__Directions for this task__.
Extend the article on postpartum depression and estrogen receptors below, starting after its final sentence.
──────── Supplied text
Is Postpartum Depression an Estrogen Receptor issue?
Updated: May 9, 2019
I recently had Sunita Iyer, ND, LM on my podcast where we talked about Postpartum Depression (PPD). I will summarize some highlights from the podcast
Dr. Iyer practices at Eastside Natural Medicine in Kenmore ,Washington and is a Licensed Midwife and Naturopathic Physician. She is also on faculty in the school of nursing at The University of Washington. I often refer to her and her clinic for pediatric natural medicine care and issues related to the pregnancy process. I am also blessed to share an office space with a gifted fertility focused- East Asian Medical practitioner and acupuncturist Kaira Jorgensen, EAMP, LaC. Between the two of them, I have seen well-supported new parents and babies.
During the podcast, we talked at length how postpartum depression presents differently then classic depression. It presents more as a combination of anxiety, hypervigilance, overwhelm, sadness, and shame rather then a classic depressive episode. She believes that women susceptible to postpartum depression may be experiencing a type of grief or loss ; and framing it this way may lead to a better understanding of the process.
Postpartum depression (PPD) is different then the "baby blues". The latter is a present in 80% of mothers and usually comes on in the first 48 hours after giving birth and soon dissipates. Whereas PPD occurs in up to 11% of mothers and usually lasts many months to years after giving birth. It also can occur in 2% of fathers (we talk about this in the podcast).
PPD was first mentioned in the the March 12, 1955 issue of the British Medical Journal where A.B. Hegarty described postpartum depression as post-puerperal depression. Depression that arises in moms after 6 weeks of giving birth. Then and now, it was thought to be due to the sudden hormone shifts that take place after pregnancy. And more recently this has pointed to the role of estrogen receptor-alpha in PPD.
There are many factors that we dive into during the podcast such as socioeconomic status, babies health, sleep disruption, and familial support. However this article looks at reasons why someone might get PPD under similar circumstances while another person might not.
A recent study showed that genetic DNA methylation biomarkers related to Estradiol sensitivity. TTC9B and HP1BP3 in women with previous mood disorders who became pregnant predicted with 85 percent certainty which women would get PPD. This got me thinking and digging a little deeper.
────────────────
──────── Stored data
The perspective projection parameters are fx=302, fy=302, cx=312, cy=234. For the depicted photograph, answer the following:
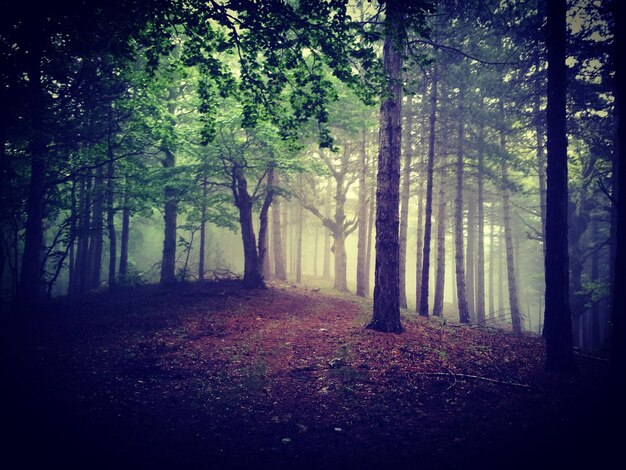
────────────────
__Answer below__.
After pregnancy estrogen is quite low and takes a while to recover. The subtype of estrogen called estradiol has many actions on the brain.
When estradiol (e2) binds to Estrogen-alpha receptors in the brain it acts on dopamine receptors, increases anti-anxiety hormones like GABA and reduces brain inflammation. Estradiol binding also promotes learning and neuroplasticity through its ability to increase Brain Derived Neurotrophic Factor (BDNF). It turns out that the mutations in TTC9B and HP1BP3 are linked to decrease sensitivity to estrogen at the estrogen-alpha receptor level.
So person A and B may have the same low level estrogen; yet the person with decreased receptor function may have worse anxiety, worse mood, and overall poorer executive function. This may be a key link.
It's important for all patients who are in the perinatal period to have an assessment for nutrient status and have key strategies to help with brain inflammation and hormonal balance. No wonder fish oil, healthy thyroid function, healthy iron levels, vitamin D status, and B-vitamin status are so important for the perinatal period.
I use a test like the Nutraeval by Genova to assess for nutrient status, yet before diving into advanced testing new moms should follow up with their ob-gyn, midwife, or pcp to have general blood work done that covers Iron status and Thyroid status. I would suggest having this testing done as soon as possible after child delivery and also each mom should be screened for PPD using the Edinburgh Postnatal Depression questionnaire.
New mom's should not be ashamed or feel guilty about having these feelings. It doesn't mean you are ungrateful or unappreciative of your child; it might mean that your brain doesn't have enough support to deal with a major physiologic shift.